--- Exercise input ---
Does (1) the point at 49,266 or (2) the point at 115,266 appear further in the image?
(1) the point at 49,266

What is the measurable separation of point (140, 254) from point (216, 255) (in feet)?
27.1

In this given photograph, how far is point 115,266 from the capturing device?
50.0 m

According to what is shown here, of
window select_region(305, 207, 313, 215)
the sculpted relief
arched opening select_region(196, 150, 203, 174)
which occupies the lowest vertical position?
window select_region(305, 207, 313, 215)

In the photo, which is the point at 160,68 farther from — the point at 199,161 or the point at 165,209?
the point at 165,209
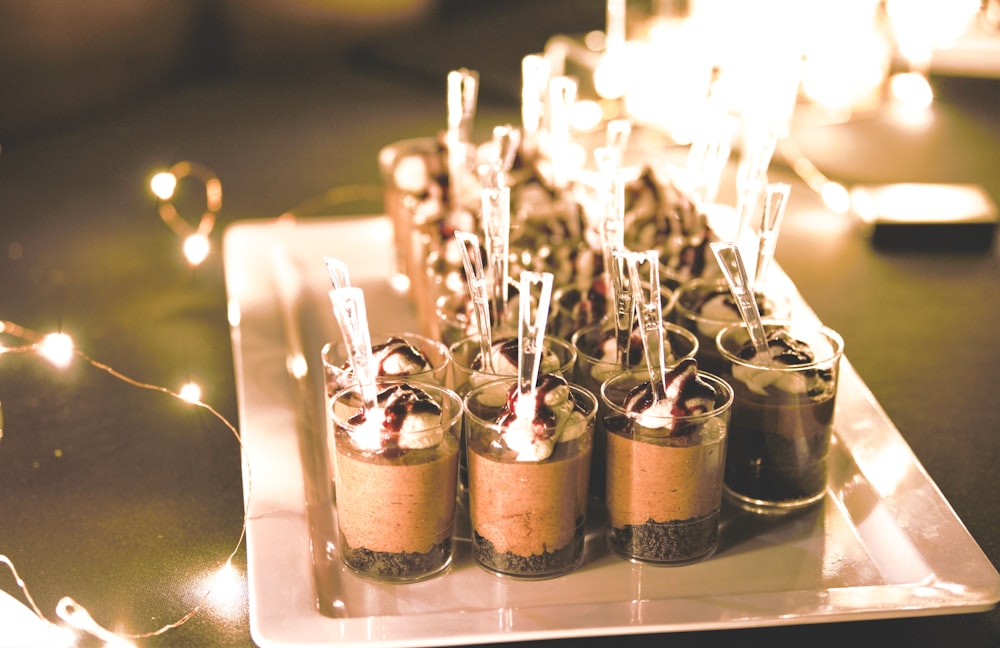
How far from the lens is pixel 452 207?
1.68 m

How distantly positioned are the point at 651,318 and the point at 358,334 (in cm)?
27

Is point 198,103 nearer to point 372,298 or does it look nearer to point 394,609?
point 372,298

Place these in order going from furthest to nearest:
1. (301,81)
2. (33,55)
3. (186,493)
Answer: (301,81) → (33,55) → (186,493)

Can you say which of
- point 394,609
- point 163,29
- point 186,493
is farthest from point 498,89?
point 394,609

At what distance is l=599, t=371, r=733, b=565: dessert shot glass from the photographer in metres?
1.03

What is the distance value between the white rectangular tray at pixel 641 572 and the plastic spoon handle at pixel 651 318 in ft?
0.59

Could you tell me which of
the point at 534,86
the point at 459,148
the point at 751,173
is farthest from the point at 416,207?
the point at 751,173

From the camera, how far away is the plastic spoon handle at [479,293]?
1082mm

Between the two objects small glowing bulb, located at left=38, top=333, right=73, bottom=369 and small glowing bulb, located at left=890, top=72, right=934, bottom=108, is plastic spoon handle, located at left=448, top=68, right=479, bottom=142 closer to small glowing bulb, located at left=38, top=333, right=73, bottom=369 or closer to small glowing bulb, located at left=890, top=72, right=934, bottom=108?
small glowing bulb, located at left=38, top=333, right=73, bottom=369

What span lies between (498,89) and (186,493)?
65.3 inches

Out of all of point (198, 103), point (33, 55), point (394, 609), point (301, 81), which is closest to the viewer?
point (394, 609)

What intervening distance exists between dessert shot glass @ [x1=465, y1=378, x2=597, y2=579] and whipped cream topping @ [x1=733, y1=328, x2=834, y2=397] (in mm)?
187

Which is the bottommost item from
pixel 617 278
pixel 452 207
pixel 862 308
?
pixel 862 308

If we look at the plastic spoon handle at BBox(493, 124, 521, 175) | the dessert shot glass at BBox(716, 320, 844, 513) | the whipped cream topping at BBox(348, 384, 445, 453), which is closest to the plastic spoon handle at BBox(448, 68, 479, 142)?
the plastic spoon handle at BBox(493, 124, 521, 175)
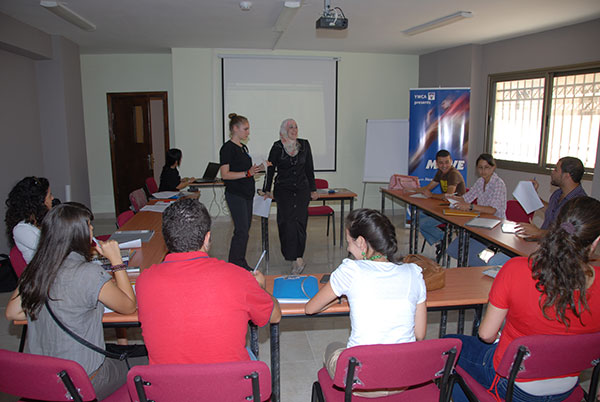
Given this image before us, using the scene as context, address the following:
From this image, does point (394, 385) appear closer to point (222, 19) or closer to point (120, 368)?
point (120, 368)

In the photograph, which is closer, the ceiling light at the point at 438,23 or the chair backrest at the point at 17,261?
the chair backrest at the point at 17,261

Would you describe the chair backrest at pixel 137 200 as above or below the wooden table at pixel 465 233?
above

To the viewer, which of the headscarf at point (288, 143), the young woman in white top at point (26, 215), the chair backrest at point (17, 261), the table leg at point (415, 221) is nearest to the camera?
the young woman in white top at point (26, 215)

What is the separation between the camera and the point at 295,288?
84.6 inches

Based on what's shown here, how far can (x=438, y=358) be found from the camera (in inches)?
57.2

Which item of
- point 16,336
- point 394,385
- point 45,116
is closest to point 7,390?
point 394,385

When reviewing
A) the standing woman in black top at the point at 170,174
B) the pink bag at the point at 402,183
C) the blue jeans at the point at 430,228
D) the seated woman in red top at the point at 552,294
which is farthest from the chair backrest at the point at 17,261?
the pink bag at the point at 402,183

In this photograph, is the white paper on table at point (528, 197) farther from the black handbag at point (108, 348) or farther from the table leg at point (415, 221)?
the black handbag at point (108, 348)

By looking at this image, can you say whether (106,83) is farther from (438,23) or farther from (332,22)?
(438,23)

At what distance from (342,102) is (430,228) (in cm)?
341

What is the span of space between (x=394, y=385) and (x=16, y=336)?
3035mm

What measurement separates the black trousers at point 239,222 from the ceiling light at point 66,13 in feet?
8.31

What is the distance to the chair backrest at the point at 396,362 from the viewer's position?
138 centimetres

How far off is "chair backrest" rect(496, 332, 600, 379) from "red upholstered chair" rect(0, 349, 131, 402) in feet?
4.72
---
> [What to produce] Please repeat the records from the line with "At what distance from" through the end of the records, requests included, shifting every number in the answers (the distance values) by -88.

> [Result of the exercise]
At what distance from (342,102) is (430,228) (in cm)?
253

What is the span of space between (x=394, y=385) and (x=16, y=336)?
2947mm

What measurement separates the black trousers at point 239,222 from the ceiling light at point 66,13 in feet?
-79.69

What is the distance to the chair backrest at the point at 396,362 from the viewer's position?
50 centimetres

How far off is "chair backrest" rect(496, 332, 600, 379) from "red upholstered chair" rect(0, 349, 131, 402) in feet?
-83.28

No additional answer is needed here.